I’ve been thinking about this for a while. I need a new reading project that will help shape my reading year.
For the past six years, I’ve used the Australian Women Writers Challenge to help do this, but the challenge, as we know it, has now ceased. It’s going off in a new direction, celebrating older, less well-known women writers in an attempt to rescue them from history’s big black hole, a noble idea and one that I will be following closely. But sadly, the participatory element — of adding your reviews to an online database — has gone.
I figured that I might just spend all of 2022 reading on a whim. I participated in so many reading challenges and reading weeks hosted on other blogs during the course of last year that following my own agenda this year seemed quite tempting. But my reading in January was a bit directionless and I realised I don’t want to continue along those lines.
I want a new project, one that I can spread out over the course of a year, that will challenge me to read outside of my comfort zone, introduce me to new voices and perspectives, as well as provide some entertainment and escapism as well as education and enlightenment. (I don’t want much, do I? 😂)
The recent ABC TV series Books That Made Us highlighted how indigenous Australian writers are going through a boom right now. And while I was chuffed to discover that I had read most of the novels name-checked, the show also introduced me to some new names and book titles I was keen to explore. Given I have several books by Aboriginal Australians in my TBR already, it seemed logical to create a project that would encourage me to tackle them.
And so, I give you my Reading First Nations Writers project.

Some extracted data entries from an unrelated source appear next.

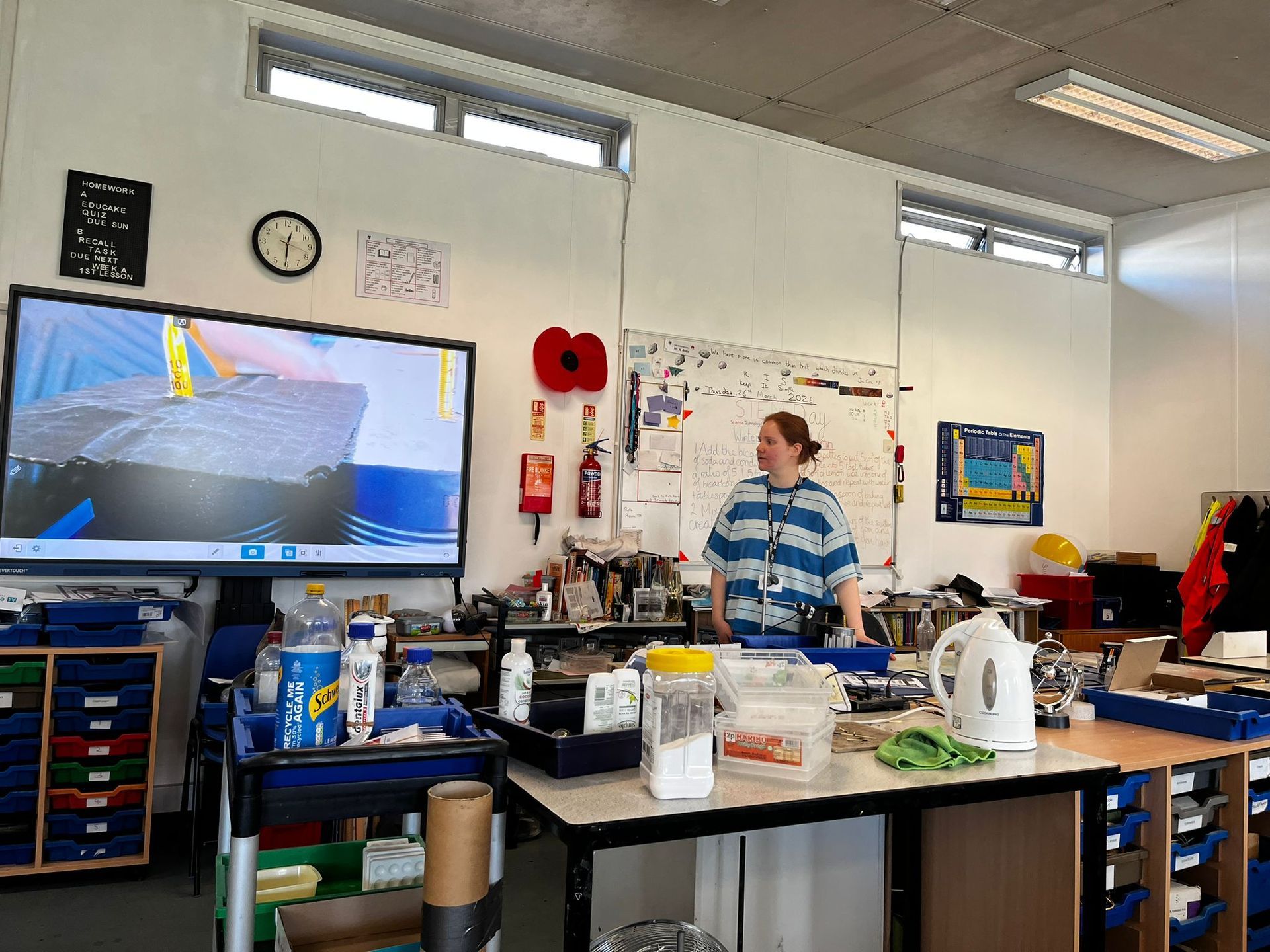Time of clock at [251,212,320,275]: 12:30
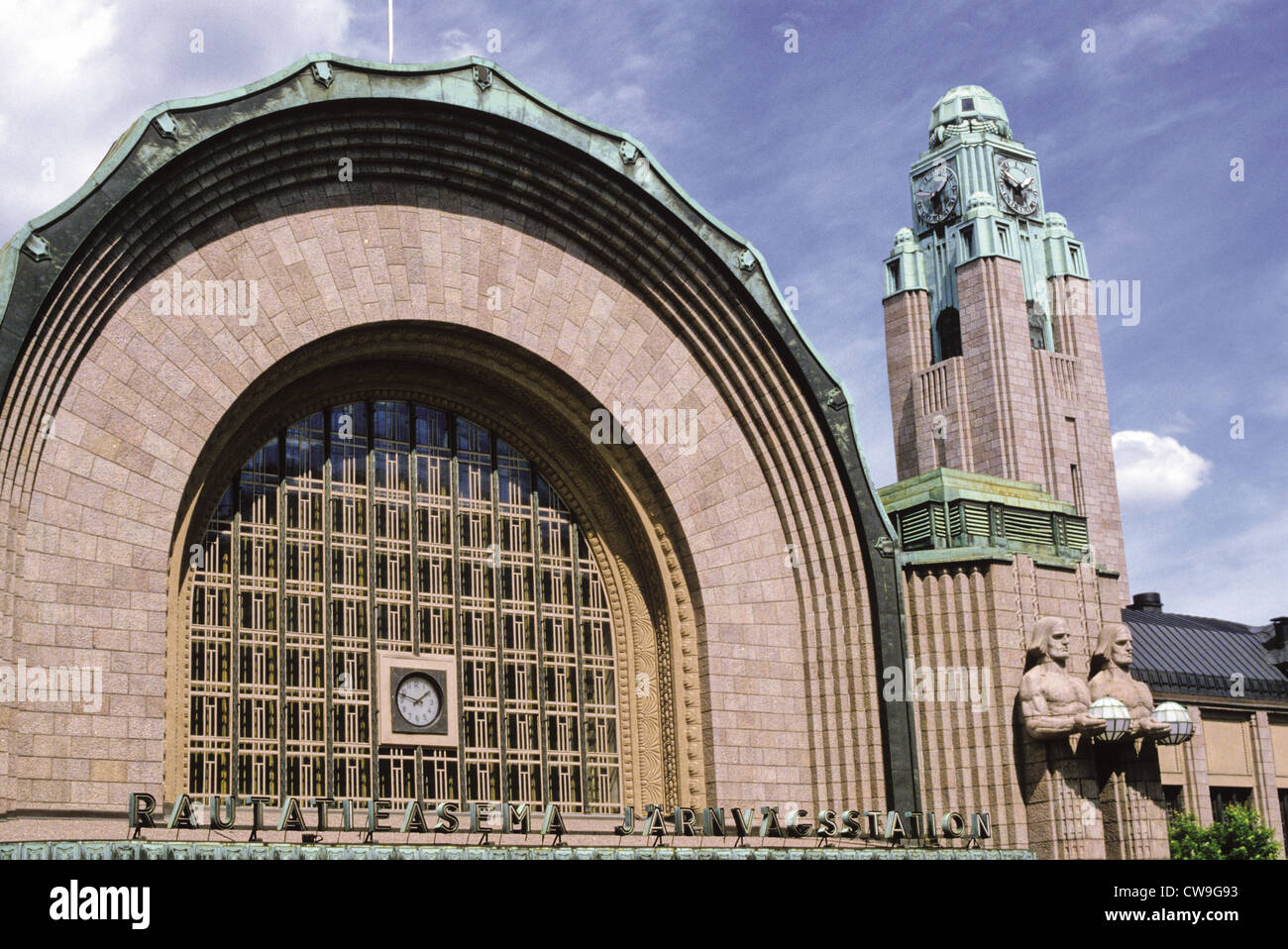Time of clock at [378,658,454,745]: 1:47
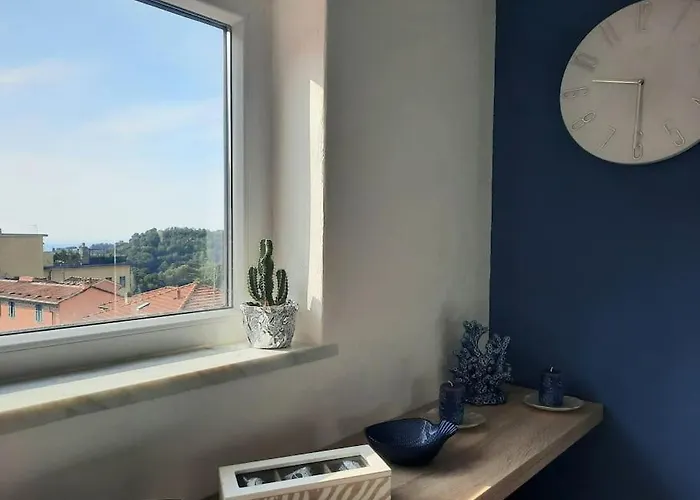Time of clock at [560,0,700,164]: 9:30
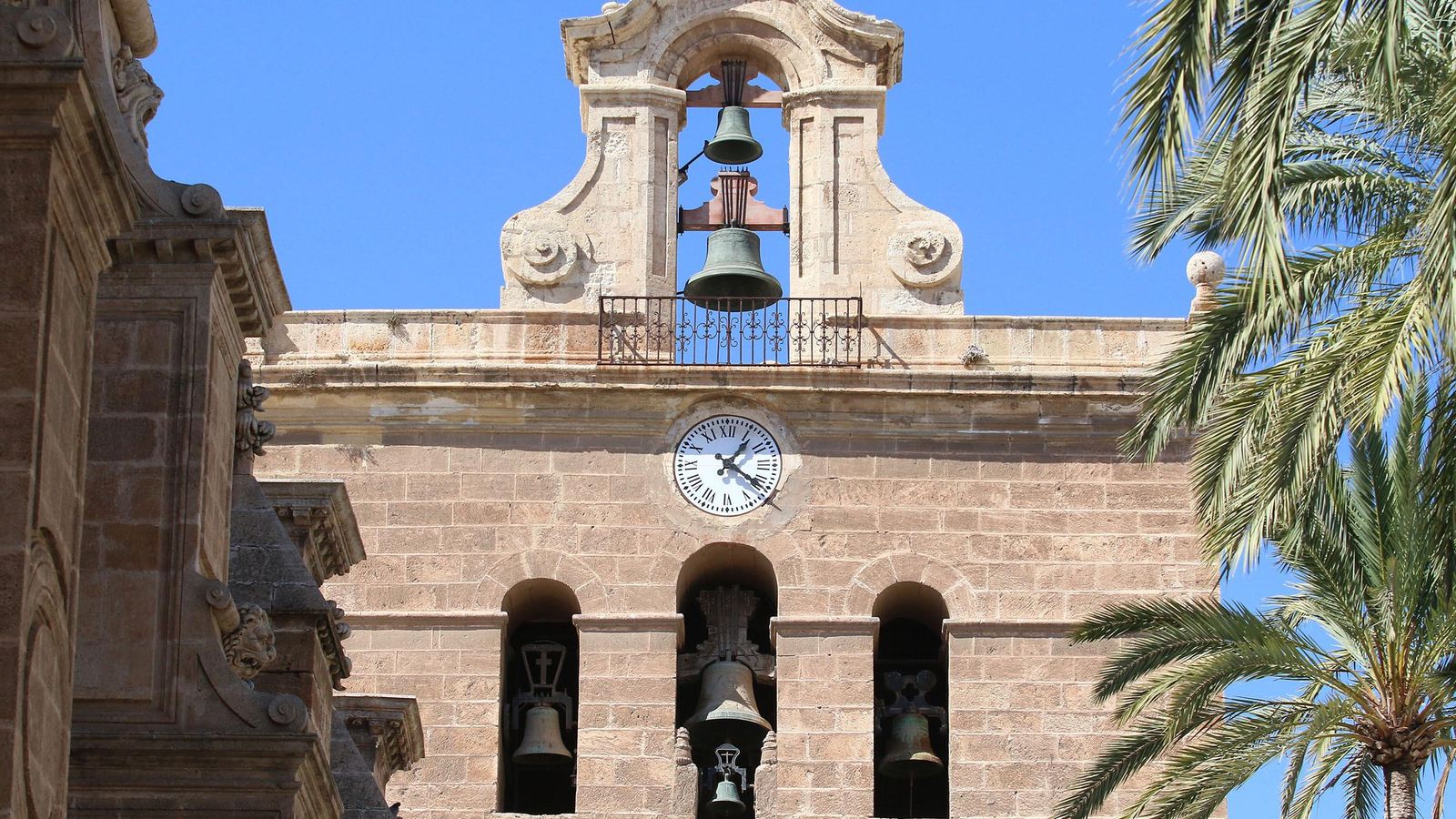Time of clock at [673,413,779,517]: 1:21
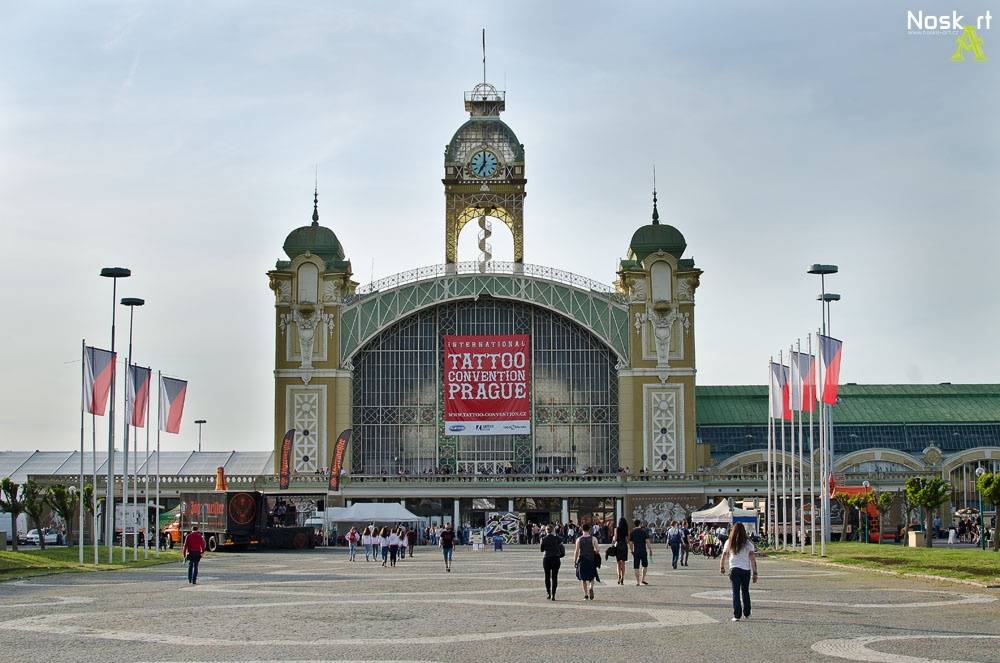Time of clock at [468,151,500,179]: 7:00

Between now and the end of December, I’d like to read and review at least 12 books by First Nations writers. I’m going to rely heavily on my local library, which has a dedicated indigenous section, but I’m also keen to read books I already have on my shelves, including Benevolence by Julie Janson, Carpentaria and The Swan Book, both by Alexis Wright, Billa Yarrudhanggalangdhuray by Anita Heiss and The Old Lie by Claire G. Coleman.
I’d be delighted if you wanted to join along. You don’t have to read books by indigenous Australians — First Nations is a broad term to include indigenous peoples from around the world (although it mainly applies to Australia and Canada as per this Wkipedia entry). Feel free to use my logo above and link back here or send a trackback so I know you’ve participated.
I will build a page, similar to my #FocusOnWesternAustralianWriters, so I can track my progress because even though I will be #ReadingFirstNationsWriters in 2022, I expect this will be a long-term project stretching into the years ahead. I’m really looking forward to it.